Bullous pemphigoid is an autoimmune skin disease that causes the skin to form bullae or blisters.

Now, the skin is divided into three layers--the epidermis, dermis, and hypodermis.

The epidermis forms the thin outermost layer of skin.

Underneath, is the thicker dermis layer, and finally, there’s the hypodermis that anchors the skin to the underlying muscle.

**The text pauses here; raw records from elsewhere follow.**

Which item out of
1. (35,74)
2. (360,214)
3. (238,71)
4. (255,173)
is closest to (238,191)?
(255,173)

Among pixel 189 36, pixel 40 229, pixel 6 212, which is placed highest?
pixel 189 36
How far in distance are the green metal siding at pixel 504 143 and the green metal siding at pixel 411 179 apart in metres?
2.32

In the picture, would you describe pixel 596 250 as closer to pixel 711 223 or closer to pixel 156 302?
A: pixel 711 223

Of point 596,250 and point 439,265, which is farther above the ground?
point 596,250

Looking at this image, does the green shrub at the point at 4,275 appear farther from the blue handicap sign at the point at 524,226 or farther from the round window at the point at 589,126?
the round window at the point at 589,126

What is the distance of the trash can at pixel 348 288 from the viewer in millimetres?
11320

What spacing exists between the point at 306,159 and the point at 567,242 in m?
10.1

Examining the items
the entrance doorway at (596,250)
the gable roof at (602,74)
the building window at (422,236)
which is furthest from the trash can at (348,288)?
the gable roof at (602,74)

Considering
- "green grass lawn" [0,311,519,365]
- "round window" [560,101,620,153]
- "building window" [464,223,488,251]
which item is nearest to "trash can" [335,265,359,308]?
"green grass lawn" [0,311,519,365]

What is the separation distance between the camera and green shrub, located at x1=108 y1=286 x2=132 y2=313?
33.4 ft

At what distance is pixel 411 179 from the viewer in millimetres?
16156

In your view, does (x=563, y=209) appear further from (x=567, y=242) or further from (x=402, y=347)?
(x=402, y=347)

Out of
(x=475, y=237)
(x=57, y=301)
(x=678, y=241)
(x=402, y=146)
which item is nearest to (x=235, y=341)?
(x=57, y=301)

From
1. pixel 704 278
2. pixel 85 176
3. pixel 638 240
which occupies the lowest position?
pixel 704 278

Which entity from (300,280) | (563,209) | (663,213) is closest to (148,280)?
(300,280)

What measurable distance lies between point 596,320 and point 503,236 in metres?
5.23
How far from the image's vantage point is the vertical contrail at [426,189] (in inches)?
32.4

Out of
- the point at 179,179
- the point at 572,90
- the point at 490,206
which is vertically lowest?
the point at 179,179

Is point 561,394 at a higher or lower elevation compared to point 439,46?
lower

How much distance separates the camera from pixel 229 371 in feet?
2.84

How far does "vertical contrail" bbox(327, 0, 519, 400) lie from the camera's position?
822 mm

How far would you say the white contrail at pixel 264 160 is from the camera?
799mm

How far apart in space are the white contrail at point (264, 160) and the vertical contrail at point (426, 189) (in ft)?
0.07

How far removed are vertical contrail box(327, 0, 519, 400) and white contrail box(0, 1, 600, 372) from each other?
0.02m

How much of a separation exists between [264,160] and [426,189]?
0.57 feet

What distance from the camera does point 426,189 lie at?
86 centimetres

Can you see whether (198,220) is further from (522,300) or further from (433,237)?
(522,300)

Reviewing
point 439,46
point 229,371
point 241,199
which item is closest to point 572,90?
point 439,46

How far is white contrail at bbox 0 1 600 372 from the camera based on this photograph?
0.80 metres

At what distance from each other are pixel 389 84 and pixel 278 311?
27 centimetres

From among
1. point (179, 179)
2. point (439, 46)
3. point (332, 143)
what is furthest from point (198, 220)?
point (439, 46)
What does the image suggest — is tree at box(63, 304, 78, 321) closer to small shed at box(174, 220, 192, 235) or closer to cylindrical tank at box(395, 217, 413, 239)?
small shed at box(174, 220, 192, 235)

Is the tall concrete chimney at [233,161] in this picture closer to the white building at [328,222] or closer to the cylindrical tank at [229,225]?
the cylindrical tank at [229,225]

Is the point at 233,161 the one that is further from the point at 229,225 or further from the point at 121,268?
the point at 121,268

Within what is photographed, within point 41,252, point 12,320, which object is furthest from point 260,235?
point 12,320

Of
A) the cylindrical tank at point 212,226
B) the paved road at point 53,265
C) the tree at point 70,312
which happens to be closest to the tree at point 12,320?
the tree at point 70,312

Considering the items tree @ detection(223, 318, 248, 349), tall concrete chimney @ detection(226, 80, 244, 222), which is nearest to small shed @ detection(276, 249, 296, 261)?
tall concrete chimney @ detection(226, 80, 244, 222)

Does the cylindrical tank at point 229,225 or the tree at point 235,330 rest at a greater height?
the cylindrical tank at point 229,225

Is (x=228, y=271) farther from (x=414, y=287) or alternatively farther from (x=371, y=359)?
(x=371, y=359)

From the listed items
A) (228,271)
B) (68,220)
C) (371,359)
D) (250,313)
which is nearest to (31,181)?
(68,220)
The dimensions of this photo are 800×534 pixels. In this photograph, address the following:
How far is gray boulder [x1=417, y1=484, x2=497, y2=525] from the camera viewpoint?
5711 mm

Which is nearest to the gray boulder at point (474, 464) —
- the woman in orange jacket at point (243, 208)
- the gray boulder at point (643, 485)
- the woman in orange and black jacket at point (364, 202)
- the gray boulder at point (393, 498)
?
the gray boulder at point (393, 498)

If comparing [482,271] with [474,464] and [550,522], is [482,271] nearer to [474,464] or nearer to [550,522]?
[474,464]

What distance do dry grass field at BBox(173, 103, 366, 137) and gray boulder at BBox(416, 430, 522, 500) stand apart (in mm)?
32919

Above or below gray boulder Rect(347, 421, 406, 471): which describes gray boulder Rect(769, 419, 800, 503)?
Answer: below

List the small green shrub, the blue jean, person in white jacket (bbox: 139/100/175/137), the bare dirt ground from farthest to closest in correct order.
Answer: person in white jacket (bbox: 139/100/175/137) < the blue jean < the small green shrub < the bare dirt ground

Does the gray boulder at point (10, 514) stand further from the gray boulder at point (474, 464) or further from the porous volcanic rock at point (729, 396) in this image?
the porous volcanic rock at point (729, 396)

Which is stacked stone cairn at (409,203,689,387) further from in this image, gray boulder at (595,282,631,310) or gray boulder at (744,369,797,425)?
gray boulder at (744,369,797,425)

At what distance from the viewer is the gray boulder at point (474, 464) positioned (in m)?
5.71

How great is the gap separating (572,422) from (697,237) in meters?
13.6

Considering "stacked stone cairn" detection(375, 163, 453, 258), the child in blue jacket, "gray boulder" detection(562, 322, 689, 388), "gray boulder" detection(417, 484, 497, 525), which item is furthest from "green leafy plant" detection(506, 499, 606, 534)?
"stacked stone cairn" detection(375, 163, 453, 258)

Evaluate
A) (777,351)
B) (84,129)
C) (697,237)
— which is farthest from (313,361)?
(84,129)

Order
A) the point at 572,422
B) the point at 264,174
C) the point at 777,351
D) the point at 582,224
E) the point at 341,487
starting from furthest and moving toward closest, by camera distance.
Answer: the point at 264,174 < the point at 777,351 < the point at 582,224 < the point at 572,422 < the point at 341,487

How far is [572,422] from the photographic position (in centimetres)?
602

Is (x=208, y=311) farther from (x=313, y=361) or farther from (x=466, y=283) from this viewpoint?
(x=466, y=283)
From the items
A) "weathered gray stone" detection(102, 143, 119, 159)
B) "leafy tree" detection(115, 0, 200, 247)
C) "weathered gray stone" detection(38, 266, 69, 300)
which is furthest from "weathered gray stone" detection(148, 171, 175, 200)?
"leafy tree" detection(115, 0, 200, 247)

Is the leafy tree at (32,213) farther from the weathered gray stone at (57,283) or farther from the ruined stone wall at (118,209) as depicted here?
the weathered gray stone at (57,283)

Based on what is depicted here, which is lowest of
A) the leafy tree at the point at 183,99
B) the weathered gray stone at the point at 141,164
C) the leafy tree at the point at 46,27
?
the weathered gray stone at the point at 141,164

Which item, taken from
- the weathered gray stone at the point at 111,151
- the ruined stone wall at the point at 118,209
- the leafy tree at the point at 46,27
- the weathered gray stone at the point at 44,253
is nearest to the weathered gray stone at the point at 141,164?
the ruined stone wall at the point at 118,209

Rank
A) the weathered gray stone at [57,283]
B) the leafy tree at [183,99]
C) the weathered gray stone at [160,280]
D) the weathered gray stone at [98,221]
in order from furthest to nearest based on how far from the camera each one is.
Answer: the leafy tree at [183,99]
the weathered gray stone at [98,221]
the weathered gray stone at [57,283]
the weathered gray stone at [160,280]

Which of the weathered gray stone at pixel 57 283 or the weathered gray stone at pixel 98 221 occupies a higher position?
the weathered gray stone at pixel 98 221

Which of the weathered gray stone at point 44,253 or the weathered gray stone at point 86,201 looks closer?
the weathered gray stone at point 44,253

The epidermis itself is made of multiple layers of developing keratinocytes - which are flat pancake-shaped cells that are named for the keratin protein that they’re filled with.

Keratinocytes start their life at the lowest layer of the epidermis called the stratum basale, or basal layer which is made of a single layer of stem cells, called basal cells that continually divide and produce new keratinocytes.

The stratum basale also contains another group of cells called melanocytes, which secrete melanin.

Melanin is a pigment protein, or coloring substance.

Below the epidermis is the basement membrane which is a thin layer of delicate tissue containing collagen, laminins, and other proteins.

Basal cells are attached to the basement membrane by hemidesmosomes, a protein complex that stems from the bottom of the basal cells.

Just like an anchor digs into the seafloor and holds a boat in place, hemidesmosomes dig into the basement membrane and hold basal cells in place.

The exact cause of bullous pemphigoid is unclear, but it’s thought that in a person with a genetic precondition, it can be triggered by medications like furosemide, captopril, penicillamine, non steroid anti-inflammatory drugs (or NSAIDs), and antibiotics.

Bullous pemphigoid is a type II hypersensitivity reaction, which is when the immune system produces antibodies that bind to the body’s own cells.

Immune cells called B cells produce IgG antibodies, which are Y shaped molecules with 2 regions, an antigen binding fragment region - or Fab region, and fragment crystallizable region or Fc region.